"We are wasting time," she said. "I always drive before dinner, and I cannot go out in a tea-gown." She paused a moment to summon from her resources the words that would humiliate him most and slake the desire for vengeance that shrieked within her. She had never hated any one so bitterly before, not even in her youth, when snubs were frequent. For the third time she watched a coronet slip through her strong determined impotent fingers. She could forgive her husband and Brathland their untimely deaths, but for this young man, passionately in love with her, who tossed the dazzling prize aside as an actor might a "property crown," she felt such a rage of hatred that for almost a moment she thought of giving her inherited self the exquisite satisfaction of scratching his eyes out. But it was too late in her day to be wholly natural, and, indeed, she preferred the weapons the world and her ambitions had given her. As he rose and stared at her doubtingly, she said, without a high or a sharp note, in her clear lisping voice:
"I think it wise to put an end to all this by telling you that I was engaged to Lord Brathland when he died. I was more in love with him than I ever shall be with any one again. You caught me in the violence of the rebound, for I was confused with grief, and distraction was welcome: you are always sufficiently amusing. I have not the least idea it would ever have come off, for, to tell you the truth, my friend, you are too hopelessly the enfant gaté for a woman who is neither young enough nor old enough to crave youth on any terms. As a husband, I fear, not to put too fine a point on it, you would be a bore. At the risk of being thought a snob—to which I am quite indifferent—I will add that as plain John Gwynne you seem to have so shrunk in size as to have become as insignificant as most men are, no doubt, when you catch a glimpse of their unmanufactured side. However"—with the air of a great lady dismissing an object of patronage—"I wish you good-fortune, and sincerely hope that we shall one day read of John Gwynne, senator, and recall for a moment the brilliant Elton Gwynne so long forgotten in this busy London of ours."

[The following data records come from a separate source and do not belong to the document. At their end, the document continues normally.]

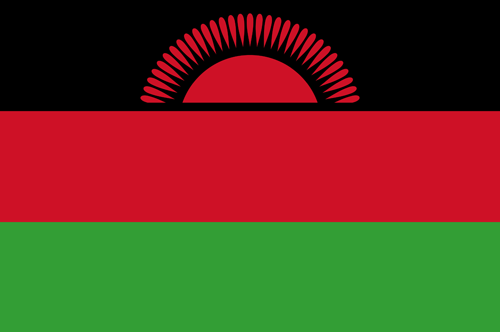 Malawi flag small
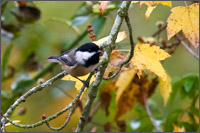 chickadee cropped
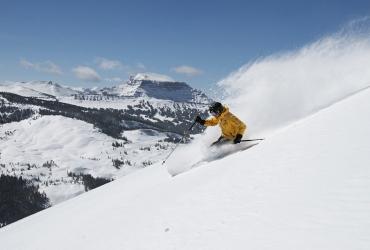 A perfect mix of beginner terrain, intermediate runs and expert chutes.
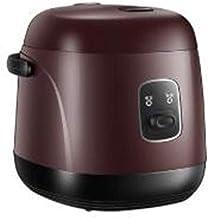 DYXYH Mini rijstkoker, box, rijst rijst elektrische lunch cooker klein, afneembare pan met antiaanbaklaag, warmhoudfuncti...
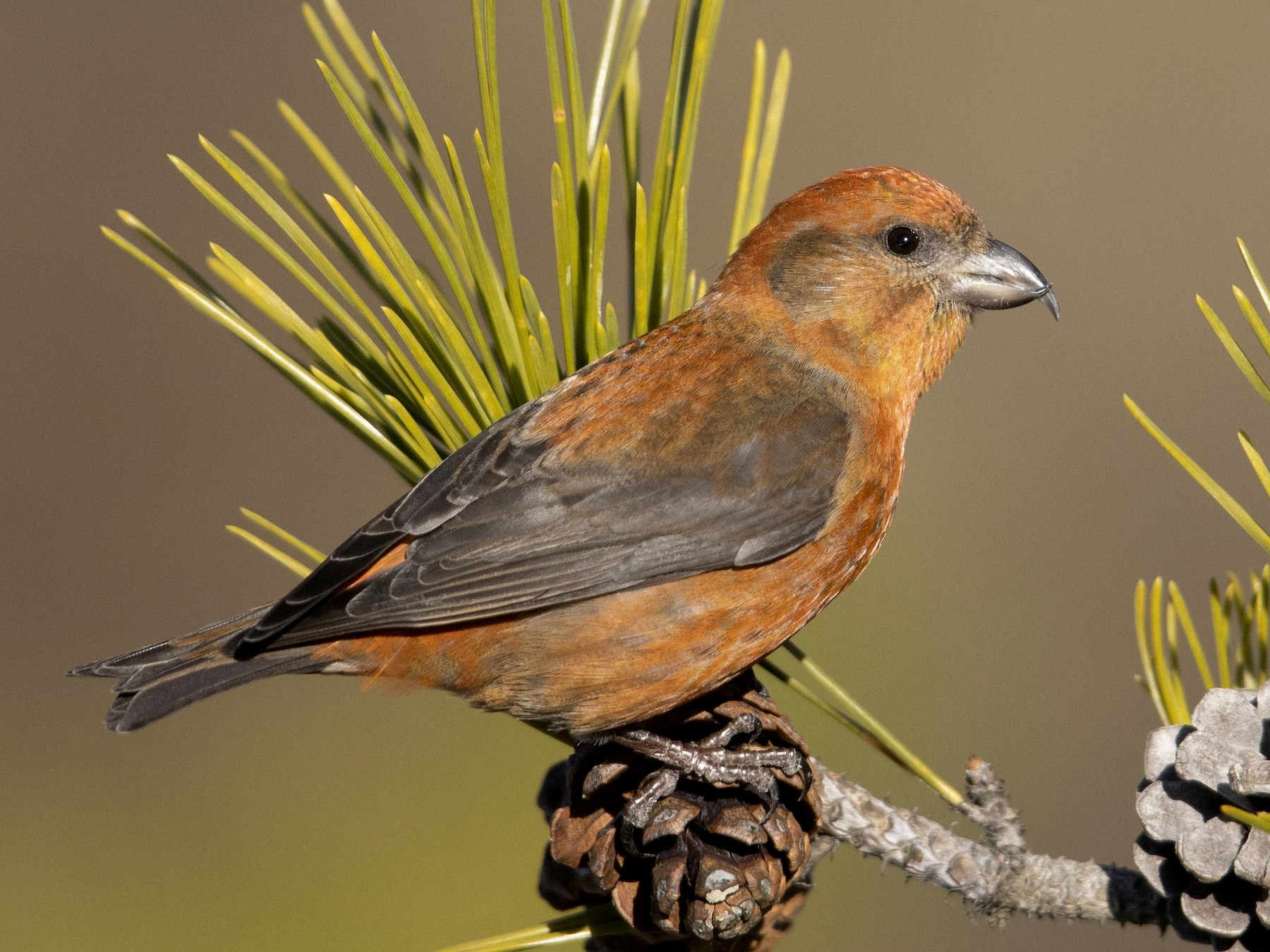 Red Crossbill - Michael Stubblefield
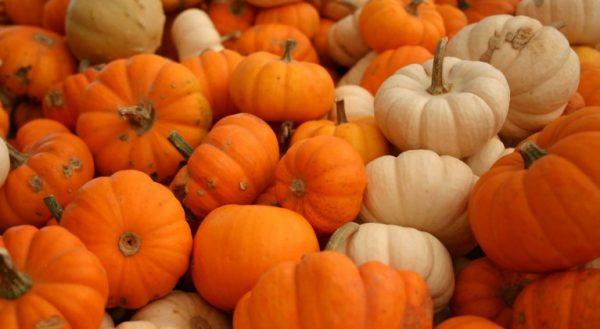pumpkin27101-767x421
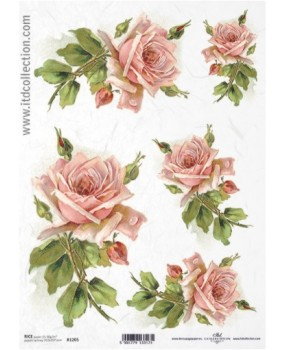 Ροζ τριαντάφυλλα 1205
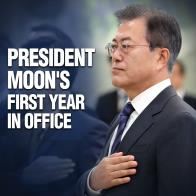 President Moon's First Year in Office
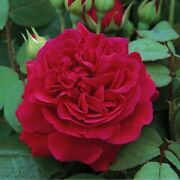 50p Seed Rose Bordeaux Garden Shrub Netting Decoration Arch Wall Fence Perennial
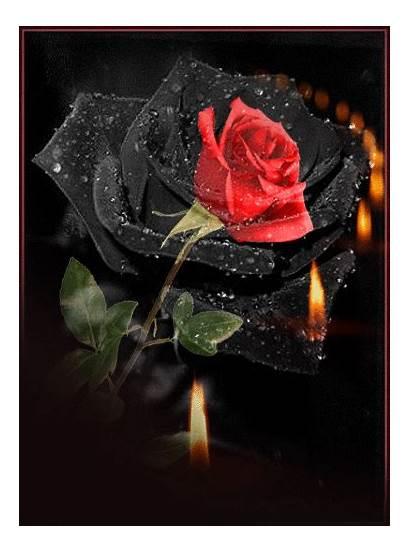 Gifs Flores Rosas Roses Rose Rosa Amor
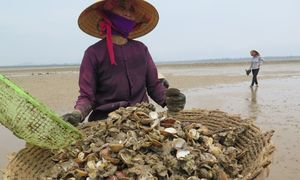 Vietnam's seafood industry feels the pinch after mass fish deaths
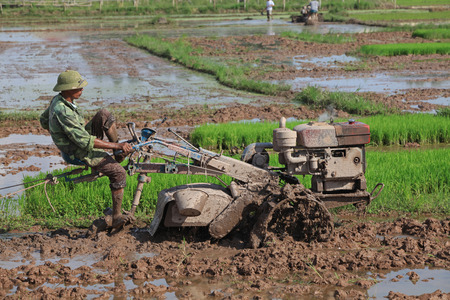 cultivating: HANOI, VIETNAM - JUL 13, 2014: Unidentified Vietnamese farmer handling a tractor in the paddy field in a rural area of Hanoi at the beginning of a new season.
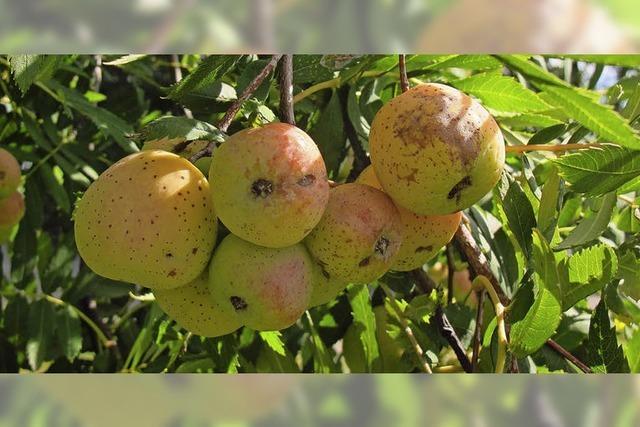 Bäume hängen voller Äpfel und Birnen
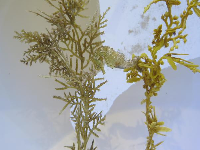 Seahorse camouflaged with seaweed.
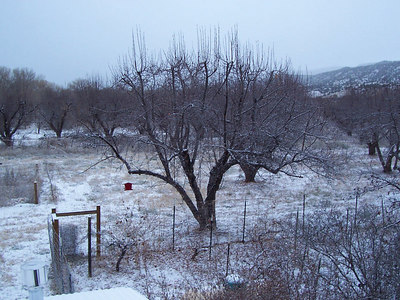 The back yard. The bird feeder suddenly became more popular after the snow!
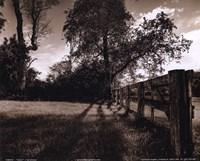 Fence I Framed Print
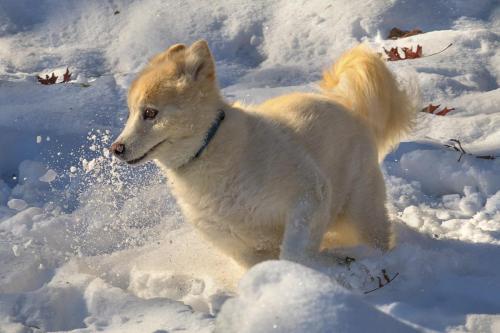 Maddie Loves Snow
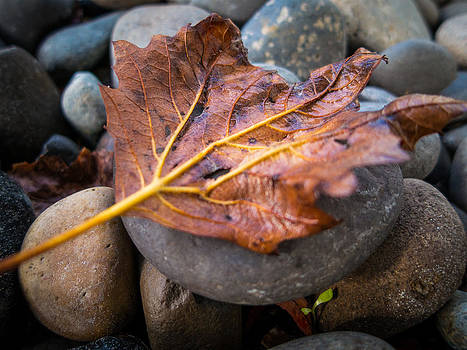 Drying Leaf by Mike Lee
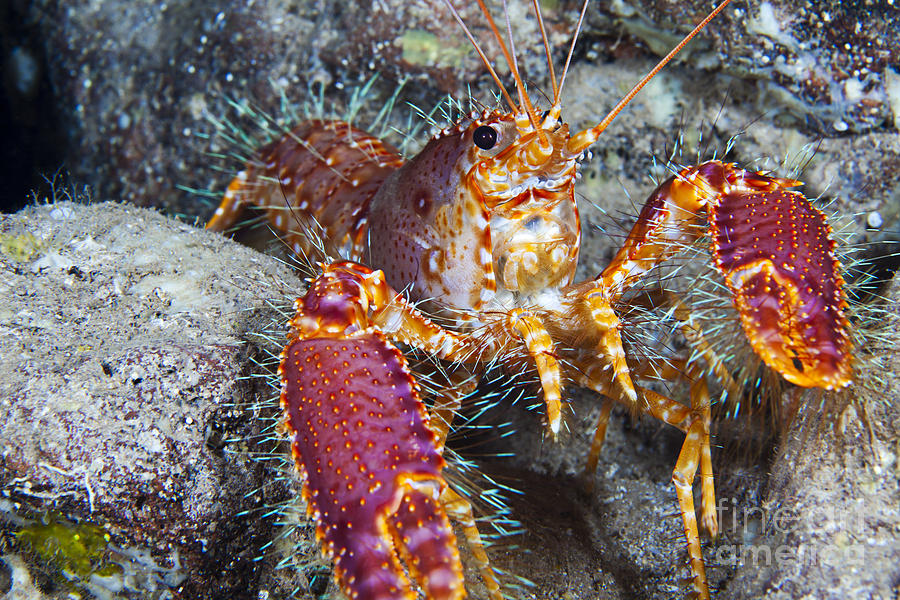 Bright Photograph - Western Hairy Painted Lobster by Dave Fleetham - Printscapes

During quite half of her discourse Gwynne had felt his soul writhe under a rain of hot metal, gibber towards some abyss where it could hide its humiliation and its scars for ever. His brain seemed vacant and his very nostrils turned white. But like many clever people goaded to words by a furious sense of failure, she overshot her mark, and before she finished his pride had made a terrified rebound and taken complete possession of him. He still felt stripped, lashed, a presumptuous youth before a scornful woman in the ripeness of her maturity, but it was imperative for his future self-respect that he should reassert his manhood and retire in good order. He let her finish, and then, as she stood with a still impatience, he lifted his eyes and drew himself up. His face was devoid of expression. His eyes did not even glitter; he might have been listening with voluntary politeness to the speech of majesty laying a corner-stone.
"You are quite right," he said. "You have given me the drubbing I deserve, and I am grateful to you. It was the only thing I needed to snap my last tie with England and brace me for the struggle in America. It emboldens me to ask another favor—that you will regard what I have told you of my plans as confidential. I shall give out that I am going to travel for a time. As I believe I mentioned, I do not wish to be recognized in the United States; and that by the time I have made my new name my old one will be forgotten, is one of the sure points upon which I have reckoned. Have I your promise?"
"My oath!" she said, flippantly; and although she was not generous enough to admire, and still felt as if the world itself were a corpse, every inherited instinct in her united in a visible respect for a poise that was a gift of the centuries, not a deftly manufactured mask.
She rang the bell and extended her hand. Gwynne shook it politely; and a moment later was walking down Park Lane in that singular state of elation that in mercurial natures succeeds one of the brutal blows of life, when all the forces of the spirit have leaped to the rescue.